Mientras Donald Trump afina su maquinaria electoral con amenazas y discursos incendiarios, millones de migrantes mexicanos siguen sosteniendo, con su trabajo silencioso, gran parte de la economía de Estados Unidos. La paradoja es brutal: se les acusa de "gandallas", de "tomadores", de "saqueadores", mientras su esfuerzo contribuye, día con día, a escuelas, hospitales y carreteras al norte del río Bravo.
Esta semana, Trump volvió a su guion más cómodo: el miedo. "O te sometes, o las consecuencias serán fatales", advirtió con esa teatralidad agresiva que ya forma parte de su personaje político. Y si bien el mundo ya conoce ese estilo bravucón —alimentado por años como celebridad en reality shows—, sus palabras siguen teniendo impacto. No solo polarizan a su electorado, también generan consecuencias reales en las comunidades migrantes.
El problema es que esta narrativa se convierte en política. Trump necesita un enemigo para consolidar su proyecto, y los migrantes, en especial los mexicanos, siguen siendo el blanco predilecto. ¿Por qué? Porque es rentable políticamente. Porque hay votantes que todavía creen el mito de que "nos quitan los empleos" o que "no aportan nada al país".
LA RESPUESTA DESDE LA DIGNIDAD
Frente a esta embestida, han sido las voces ciudadanas —y no necesariamente las oficiales— las que han levantado la cara por los migrantes. Una de ellas, la actriz mexicana Salma Hayek, desmontó con datos concretos las mentiras más comunes sobre la migración. Lo hizo desde la serenidad, sin gritos ni ofensas, con pruebas en mano: "Si los migrantes fueran un país, serían una de las naciones más poderosas económicamente del mundo", afirmó.

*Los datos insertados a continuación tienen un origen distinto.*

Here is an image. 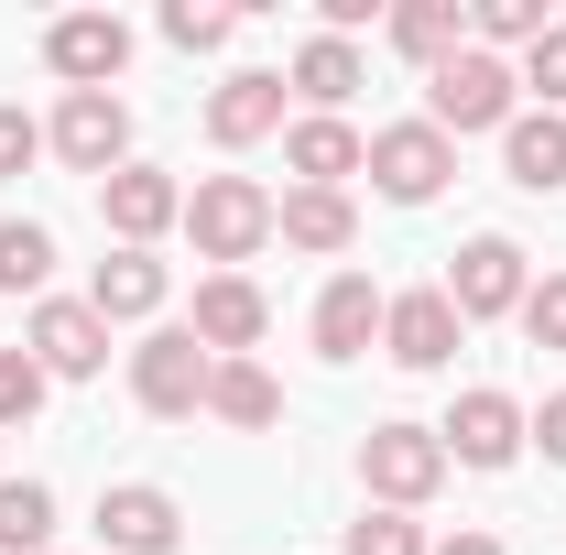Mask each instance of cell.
<instances>
[{
	"label": "cell",
	"mask_w": 566,
	"mask_h": 555,
	"mask_svg": "<svg viewBox=\"0 0 566 555\" xmlns=\"http://www.w3.org/2000/svg\"><path fill=\"white\" fill-rule=\"evenodd\" d=\"M294 98H305V121H349V98H359V44L305 33V44H294Z\"/></svg>",
	"instance_id": "20"
},
{
	"label": "cell",
	"mask_w": 566,
	"mask_h": 555,
	"mask_svg": "<svg viewBox=\"0 0 566 555\" xmlns=\"http://www.w3.org/2000/svg\"><path fill=\"white\" fill-rule=\"evenodd\" d=\"M186 327H197V348H208V359H251V348H262V327H273V294H262L251 273H208Z\"/></svg>",
	"instance_id": "13"
},
{
	"label": "cell",
	"mask_w": 566,
	"mask_h": 555,
	"mask_svg": "<svg viewBox=\"0 0 566 555\" xmlns=\"http://www.w3.org/2000/svg\"><path fill=\"white\" fill-rule=\"evenodd\" d=\"M523 294H534V273H523V251L501 240V229H480L458 262H447V305L480 327V316H523Z\"/></svg>",
	"instance_id": "10"
},
{
	"label": "cell",
	"mask_w": 566,
	"mask_h": 555,
	"mask_svg": "<svg viewBox=\"0 0 566 555\" xmlns=\"http://www.w3.org/2000/svg\"><path fill=\"white\" fill-rule=\"evenodd\" d=\"M381 283L370 273H327V294H316V316H305V338H316V359H359V348L381 338Z\"/></svg>",
	"instance_id": "16"
},
{
	"label": "cell",
	"mask_w": 566,
	"mask_h": 555,
	"mask_svg": "<svg viewBox=\"0 0 566 555\" xmlns=\"http://www.w3.org/2000/svg\"><path fill=\"white\" fill-rule=\"evenodd\" d=\"M55 283V229L44 218H0V294H44Z\"/></svg>",
	"instance_id": "25"
},
{
	"label": "cell",
	"mask_w": 566,
	"mask_h": 555,
	"mask_svg": "<svg viewBox=\"0 0 566 555\" xmlns=\"http://www.w3.org/2000/svg\"><path fill=\"white\" fill-rule=\"evenodd\" d=\"M501 175H512L523 197H556L566 186V109H523V121L501 132Z\"/></svg>",
	"instance_id": "21"
},
{
	"label": "cell",
	"mask_w": 566,
	"mask_h": 555,
	"mask_svg": "<svg viewBox=\"0 0 566 555\" xmlns=\"http://www.w3.org/2000/svg\"><path fill=\"white\" fill-rule=\"evenodd\" d=\"M359 164H370V132H349V121H283V175H294V186L349 197Z\"/></svg>",
	"instance_id": "17"
},
{
	"label": "cell",
	"mask_w": 566,
	"mask_h": 555,
	"mask_svg": "<svg viewBox=\"0 0 566 555\" xmlns=\"http://www.w3.org/2000/svg\"><path fill=\"white\" fill-rule=\"evenodd\" d=\"M208 381H218V359L197 348V327H153V338L132 348V404L164 415V425L208 415Z\"/></svg>",
	"instance_id": "4"
},
{
	"label": "cell",
	"mask_w": 566,
	"mask_h": 555,
	"mask_svg": "<svg viewBox=\"0 0 566 555\" xmlns=\"http://www.w3.org/2000/svg\"><path fill=\"white\" fill-rule=\"evenodd\" d=\"M512 76H523V98H534V109H566V22H545V44H534Z\"/></svg>",
	"instance_id": "29"
},
{
	"label": "cell",
	"mask_w": 566,
	"mask_h": 555,
	"mask_svg": "<svg viewBox=\"0 0 566 555\" xmlns=\"http://www.w3.org/2000/svg\"><path fill=\"white\" fill-rule=\"evenodd\" d=\"M359 490L381 501V512H424L436 490H447V447H436V425H370L359 436Z\"/></svg>",
	"instance_id": "3"
},
{
	"label": "cell",
	"mask_w": 566,
	"mask_h": 555,
	"mask_svg": "<svg viewBox=\"0 0 566 555\" xmlns=\"http://www.w3.org/2000/svg\"><path fill=\"white\" fill-rule=\"evenodd\" d=\"M424 121L447 142H469V132H512L523 121V76L501 66V55H480V44H458L447 66L424 76Z\"/></svg>",
	"instance_id": "1"
},
{
	"label": "cell",
	"mask_w": 566,
	"mask_h": 555,
	"mask_svg": "<svg viewBox=\"0 0 566 555\" xmlns=\"http://www.w3.org/2000/svg\"><path fill=\"white\" fill-rule=\"evenodd\" d=\"M523 338H534V348H566V273H545L534 294H523Z\"/></svg>",
	"instance_id": "30"
},
{
	"label": "cell",
	"mask_w": 566,
	"mask_h": 555,
	"mask_svg": "<svg viewBox=\"0 0 566 555\" xmlns=\"http://www.w3.org/2000/svg\"><path fill=\"white\" fill-rule=\"evenodd\" d=\"M22 348L44 359V381H98V370H109V327H98L87 294H44L33 327H22Z\"/></svg>",
	"instance_id": "8"
},
{
	"label": "cell",
	"mask_w": 566,
	"mask_h": 555,
	"mask_svg": "<svg viewBox=\"0 0 566 555\" xmlns=\"http://www.w3.org/2000/svg\"><path fill=\"white\" fill-rule=\"evenodd\" d=\"M392 208H424V197H447V175H458V142L436 132V121H392V132H370V164H359Z\"/></svg>",
	"instance_id": "6"
},
{
	"label": "cell",
	"mask_w": 566,
	"mask_h": 555,
	"mask_svg": "<svg viewBox=\"0 0 566 555\" xmlns=\"http://www.w3.org/2000/svg\"><path fill=\"white\" fill-rule=\"evenodd\" d=\"M523 447H545V458L566 469V392H545V404L523 415Z\"/></svg>",
	"instance_id": "32"
},
{
	"label": "cell",
	"mask_w": 566,
	"mask_h": 555,
	"mask_svg": "<svg viewBox=\"0 0 566 555\" xmlns=\"http://www.w3.org/2000/svg\"><path fill=\"white\" fill-rule=\"evenodd\" d=\"M164 294H175L164 251H109V262L87 273V305H98V327H142V316H164Z\"/></svg>",
	"instance_id": "18"
},
{
	"label": "cell",
	"mask_w": 566,
	"mask_h": 555,
	"mask_svg": "<svg viewBox=\"0 0 566 555\" xmlns=\"http://www.w3.org/2000/svg\"><path fill=\"white\" fill-rule=\"evenodd\" d=\"M436 447H447V469H512L523 458V404L512 392H458V415L436 425Z\"/></svg>",
	"instance_id": "12"
},
{
	"label": "cell",
	"mask_w": 566,
	"mask_h": 555,
	"mask_svg": "<svg viewBox=\"0 0 566 555\" xmlns=\"http://www.w3.org/2000/svg\"><path fill=\"white\" fill-rule=\"evenodd\" d=\"M208 415H218V425H240V436H262V425H283V381L262 370V359H218Z\"/></svg>",
	"instance_id": "23"
},
{
	"label": "cell",
	"mask_w": 566,
	"mask_h": 555,
	"mask_svg": "<svg viewBox=\"0 0 566 555\" xmlns=\"http://www.w3.org/2000/svg\"><path fill=\"white\" fill-rule=\"evenodd\" d=\"M98 218H109L120 251H153L164 229H186V186H175L164 164H120V175L98 186Z\"/></svg>",
	"instance_id": "9"
},
{
	"label": "cell",
	"mask_w": 566,
	"mask_h": 555,
	"mask_svg": "<svg viewBox=\"0 0 566 555\" xmlns=\"http://www.w3.org/2000/svg\"><path fill=\"white\" fill-rule=\"evenodd\" d=\"M458 338H469V316L447 305V283H415V294L381 305V359H392V370H447Z\"/></svg>",
	"instance_id": "7"
},
{
	"label": "cell",
	"mask_w": 566,
	"mask_h": 555,
	"mask_svg": "<svg viewBox=\"0 0 566 555\" xmlns=\"http://www.w3.org/2000/svg\"><path fill=\"white\" fill-rule=\"evenodd\" d=\"M44 392H55V381H44V359H33V348H0V436L44 415Z\"/></svg>",
	"instance_id": "26"
},
{
	"label": "cell",
	"mask_w": 566,
	"mask_h": 555,
	"mask_svg": "<svg viewBox=\"0 0 566 555\" xmlns=\"http://www.w3.org/2000/svg\"><path fill=\"white\" fill-rule=\"evenodd\" d=\"M186 240H197V262L240 273V262L273 240V197H262L251 175H197V186H186Z\"/></svg>",
	"instance_id": "2"
},
{
	"label": "cell",
	"mask_w": 566,
	"mask_h": 555,
	"mask_svg": "<svg viewBox=\"0 0 566 555\" xmlns=\"http://www.w3.org/2000/svg\"><path fill=\"white\" fill-rule=\"evenodd\" d=\"M283 98H294V87H283L273 66L218 76V87H208V142H218V153H251V142H273V132H283Z\"/></svg>",
	"instance_id": "15"
},
{
	"label": "cell",
	"mask_w": 566,
	"mask_h": 555,
	"mask_svg": "<svg viewBox=\"0 0 566 555\" xmlns=\"http://www.w3.org/2000/svg\"><path fill=\"white\" fill-rule=\"evenodd\" d=\"M44 153H66L76 175H120L132 164V109H120V87H66L55 98V121H44Z\"/></svg>",
	"instance_id": "5"
},
{
	"label": "cell",
	"mask_w": 566,
	"mask_h": 555,
	"mask_svg": "<svg viewBox=\"0 0 566 555\" xmlns=\"http://www.w3.org/2000/svg\"><path fill=\"white\" fill-rule=\"evenodd\" d=\"M424 545H436V534H424L415 512H381V501L349 523V555H424Z\"/></svg>",
	"instance_id": "28"
},
{
	"label": "cell",
	"mask_w": 566,
	"mask_h": 555,
	"mask_svg": "<svg viewBox=\"0 0 566 555\" xmlns=\"http://www.w3.org/2000/svg\"><path fill=\"white\" fill-rule=\"evenodd\" d=\"M240 33V11H218V0H164V44H186V55H218Z\"/></svg>",
	"instance_id": "27"
},
{
	"label": "cell",
	"mask_w": 566,
	"mask_h": 555,
	"mask_svg": "<svg viewBox=\"0 0 566 555\" xmlns=\"http://www.w3.org/2000/svg\"><path fill=\"white\" fill-rule=\"evenodd\" d=\"M33 153H44V121L0 98V175H33Z\"/></svg>",
	"instance_id": "31"
},
{
	"label": "cell",
	"mask_w": 566,
	"mask_h": 555,
	"mask_svg": "<svg viewBox=\"0 0 566 555\" xmlns=\"http://www.w3.org/2000/svg\"><path fill=\"white\" fill-rule=\"evenodd\" d=\"M0 555H55V490L0 480Z\"/></svg>",
	"instance_id": "24"
},
{
	"label": "cell",
	"mask_w": 566,
	"mask_h": 555,
	"mask_svg": "<svg viewBox=\"0 0 566 555\" xmlns=\"http://www.w3.org/2000/svg\"><path fill=\"white\" fill-rule=\"evenodd\" d=\"M44 66L66 76V87H120L132 22H120V11H66V22H44Z\"/></svg>",
	"instance_id": "11"
},
{
	"label": "cell",
	"mask_w": 566,
	"mask_h": 555,
	"mask_svg": "<svg viewBox=\"0 0 566 555\" xmlns=\"http://www.w3.org/2000/svg\"><path fill=\"white\" fill-rule=\"evenodd\" d=\"M424 555H501V534H447V545H424Z\"/></svg>",
	"instance_id": "33"
},
{
	"label": "cell",
	"mask_w": 566,
	"mask_h": 555,
	"mask_svg": "<svg viewBox=\"0 0 566 555\" xmlns=\"http://www.w3.org/2000/svg\"><path fill=\"white\" fill-rule=\"evenodd\" d=\"M273 240H283V251L338 262V251L359 240V208H349V197H327V186H283V197H273Z\"/></svg>",
	"instance_id": "19"
},
{
	"label": "cell",
	"mask_w": 566,
	"mask_h": 555,
	"mask_svg": "<svg viewBox=\"0 0 566 555\" xmlns=\"http://www.w3.org/2000/svg\"><path fill=\"white\" fill-rule=\"evenodd\" d=\"M98 545H109V555H175V545H186V512H175V490H153V480L98 490Z\"/></svg>",
	"instance_id": "14"
},
{
	"label": "cell",
	"mask_w": 566,
	"mask_h": 555,
	"mask_svg": "<svg viewBox=\"0 0 566 555\" xmlns=\"http://www.w3.org/2000/svg\"><path fill=\"white\" fill-rule=\"evenodd\" d=\"M381 33H392V55H415V66L436 76L458 44H469V11H458V0H392V11H381Z\"/></svg>",
	"instance_id": "22"
}]
</instances>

La comparación no es exagerada. Hayek recordó que incluso los migrantes en situación irregular pagan impuestos en Estados Unidos. Lo hacen a través de un programa que les permite contribuir al sistema fiscal sin acceso a servicios sociales, solo con la esperanza de que algún día, esos registros les permitan regularizar su situación. Aportan miles de millones de dólares al fisco estadounidense sin recibir a cambio servicios de salud, educación o seguridad social. Aun así, lo hacen.
Y mientras tanto, desde el gobierno mexicano, el silencio. O peor aún, los desatinos verbales. El senador Fernández Noroña, en plena crisis, se burla de un posible impuesto a las remesas y luego, ante la indignación, dice que lo "malinterpretaron". Es un reflejo lamentable de la ligereza con la que algunas figuras políticas manejan un tema tan delicado. Las palabras ya no son solo palabras cuando pueden desencadenar consecuencias legales, económicas y emocionales para millones de personas.
EL PESO DE LAS REMESAS... Y DE LA VERGÜENZA
La Huasteca, el Altiplano potosino, el semidesierto queretano. Zonas enteras de México siguen dependiendo de las remesas enviadas por aquellos que un día cruzaron la frontera en busca de una oportunidad que aquí les fue negada. Río Verde, Ciudad Fernández, Cerritos, Lagunillas, San Ciro... cada uno de estos municipios se sostiene, en buena parte, por el dinero que envían los hijos ausentes.
Pero detrás de cada dólar mandado desde Nueva Jersey o Houston hay una historia de abandono institucional. Los migrantes no se fueron por gusto, sino por necesidad. Como nos recuerdan algunos radioescuchas: "No olvidemos que muchos se fueron porque no había condiciones para triunfar en su país". Y tienen razón. México sigue siendo corresponsable de la migración que tanto le duele.
LA MANO INVISIBLE DE LOS BRACEROS
Esta historia no es nueva. Durante la Segunda Guerra Mundial, el programa de los braceros fue clave para la maquinaria de guerra estadounidense. Sin ellos, es probable que el esfuerzo bélico de los Aliados no hubiera tenido el mismo alcance. Desde entonces, los migrantes mexicanos han sido parte de la columna vertebral de la economía de Estados Unidos. Han construido carreteras, han sembrado campos, han criado niños, han limpiado hospitales.
Y aun así, cada tanto, tienen que escuchar que son "una amenaza".